§ **Given instruction**:
Continue the passage on making engineering data usable for AI, picking up after its final sentence.

§ **Document passage**:

★ ★ ★ ★ ★

Why is information architecture critical to making engineering data usable for AI? Explore what is required to make engineering data usable - structuring time history data, performing engineering-specific analytics, and generating meaningful metadata.
Overview
The growing use of AI in engineering is creating major opportunities to accelerate development, improve decision-making, and help engineers get more value from the data they already generate. But for many organizations, there is still a gap between AI ambition and practical reality. While teams are investing in AI-driven tools and workflows, many are not yet able to fully leverage them because their underlying data is not ready.
Engineering teams generate large volumes of data across simulation, physical testing, and production environments. However, this data is often disconnected, difficult to search, and lacking the structure and context needed for meaningful analysis. In practice, engineers struggle to locate relevant datasets, interpret results consistently, and reuse information across projects.

★ ★ ★ ★ ★

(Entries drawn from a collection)
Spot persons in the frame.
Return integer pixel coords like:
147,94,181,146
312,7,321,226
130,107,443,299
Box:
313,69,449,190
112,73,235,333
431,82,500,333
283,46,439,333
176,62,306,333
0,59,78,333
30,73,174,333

★ ★ ★ ★ ★

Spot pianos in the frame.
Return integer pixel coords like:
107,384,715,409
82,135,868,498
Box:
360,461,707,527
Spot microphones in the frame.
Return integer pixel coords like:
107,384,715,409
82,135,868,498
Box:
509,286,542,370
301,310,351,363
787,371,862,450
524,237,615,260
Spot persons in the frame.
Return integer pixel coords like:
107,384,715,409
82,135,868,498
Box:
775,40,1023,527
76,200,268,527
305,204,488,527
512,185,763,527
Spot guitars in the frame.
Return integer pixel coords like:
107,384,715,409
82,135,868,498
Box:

★ ★ ★ ★ ★

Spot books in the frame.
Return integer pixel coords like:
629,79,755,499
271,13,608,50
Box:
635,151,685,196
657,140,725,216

★ ★ ★ ★ ★

§ **Result of this task**:
This webinar explores a critical but often overlooked foundation for making AI work in engineering: information architecture (IA). Rather than focusing on AI tools themselves, the session examines what is required to make engineering data usable — from structuring time history data and applying engineering-specific analytics, to generating meaningful metadata that supports search, reuse, and traceability.
By building a stronger data foundation, organizations can better leverage emerging AI-enabled workflows such as reduced order models, test optimization, informed design, and the reuse of dual-use data across physical and virtual development. Attendees will gain insight into how better information architecture can improve data accessibility, support faster development, and enable more confident engineering decisions.
The session is grounded in real-world data challenges and practical considerations using the example of electric vehicle data, providing a realistic view of what it takes to prepare engineering data for AI in practice.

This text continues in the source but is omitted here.